I've been noticing that the "popularity" number fluctuates pretty wildly from time to time and I decided to take a look at exactly how you're calculating that. I found this method:

https://github.com/Anahkiasen/registry/blob/master/app/Registry/Services/IndexesComputer.php#L32-L52

This currently looks like this:

/**
 * Compute every package's popularity
 *
 * @return void
 */
public function computePopularity()
{
    $this->computeIndexes('popularity', array(
        'downloads_total' => 1.25,
        'watchers'        => 2,
        'forks'           => 0.75,
        'favorites'       => 0.25,
        'freshness'       => 0.75,
    ), array(
        'downloads_total' => 'downloads_total',
        'watchers'        => 'watchers',
        'forks'           => 'forks',
        'favorites'       => 'favorites',
        'freshness'       => 'freshness',
    ));
}

What strikes me as a bit odd is that you're weighting watchers at 2 but there doesn't seem to be anything checking the stars. IMO, stars are a better indicator of the popularity of a repo because they are explicitly for "favoriting" something without the hassle of getting constant updates about that repo.

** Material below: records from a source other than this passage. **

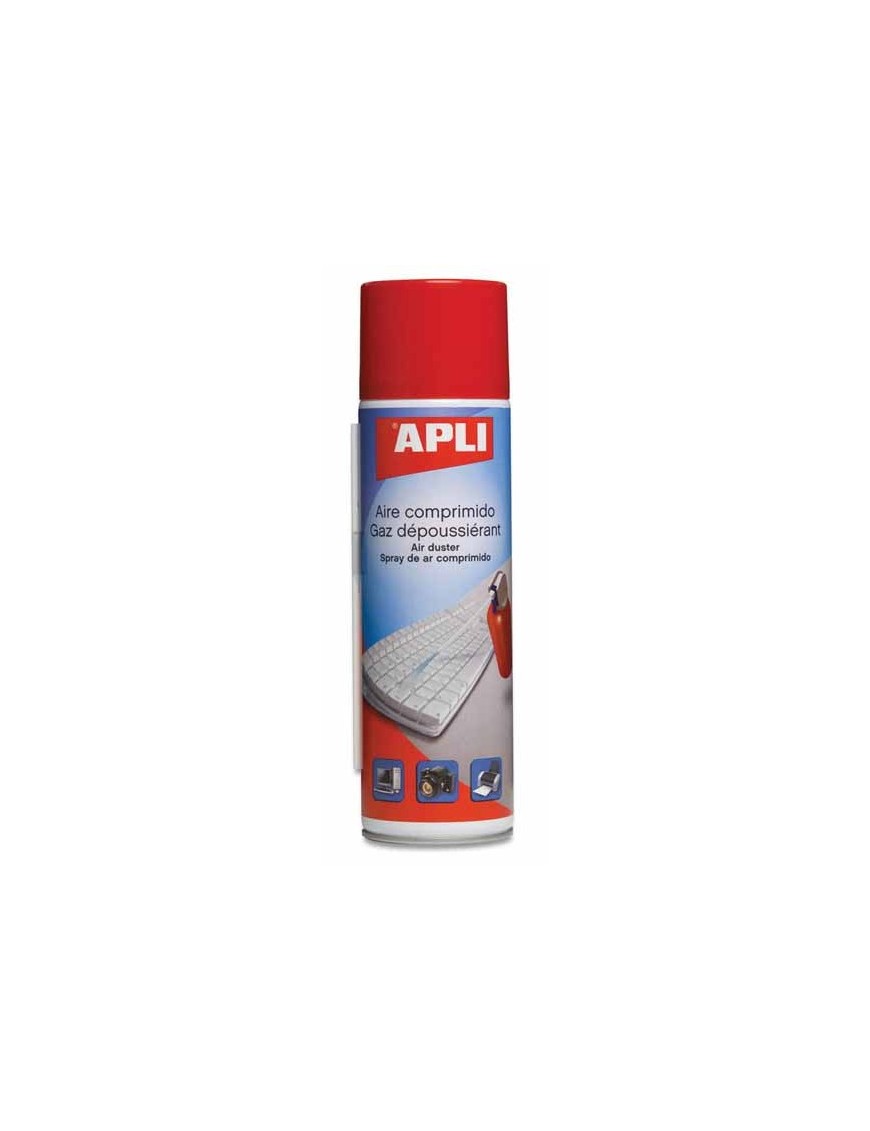 BOTE DE AIRE COMPRIMIDO 500 ML. APLI 11297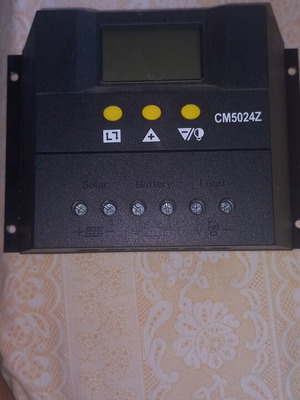 Steady Power Solar Charge Controller PWM 40A like new
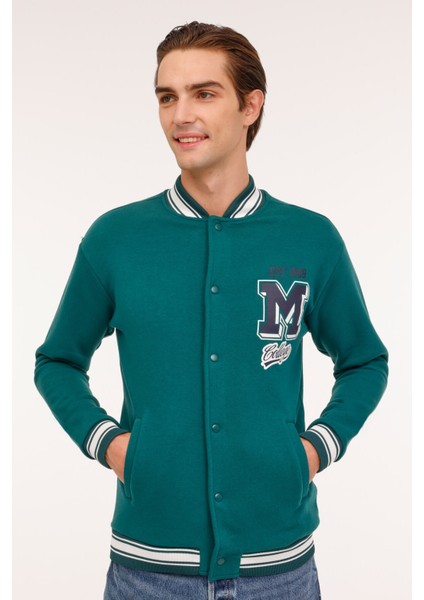 ml Barry Bom 18CTY103 4pr Yeşil Erkek Eşofman Üstü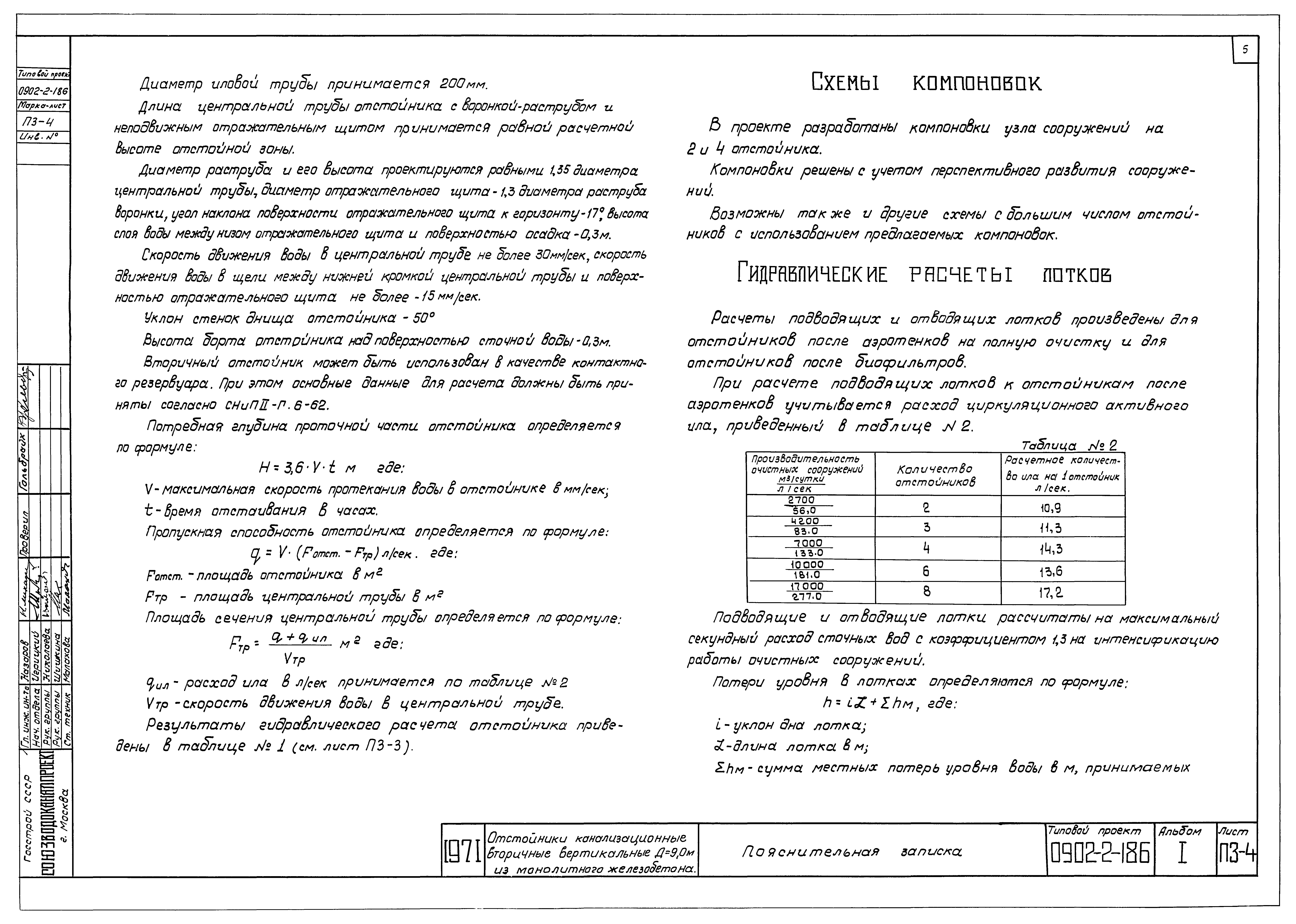 Типовой проект 0902-2-186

In addition to that, I'm not sure I would even given the packagist "favorites" any weight since that site is kind of a disaster. Seems kind of like stars, total downloads, and forks should be the primary determinants of popularity. And then if you want to gauge "freshness", it should probably be based on recent downloads instead of recent repository updates (which is how I think you're doing it). "Freshness" as it pertains to popularity is probably more meaningful that way, especially considering you're already factoring that "freshness" into the "trust" metric.

Curious to hear what you think...

Watchers are stars – here "watchers" is an aggregated name for stars on Github and watchers on Bitbucket.
As for favorites on Packagist I do agree it's weight could be reduced.

The real reason you're seeing popularity fluctuate is because it's a percentage index. Meaning if a package has 98 it doesn't mean it's the sum of X plus Y, it just means that it's aggregated score is 98% of the most popular package. Since Jeffrey Way's generator were previously not tagged "laravel", when they suddenly were the whole scale was recomputed, but such events really rarely happen.

Re watchers: ah ha! The name was confusing me. Good to know.

I think it makes sense for you to compute it as an indexed score. Cool..thanks for the explanation.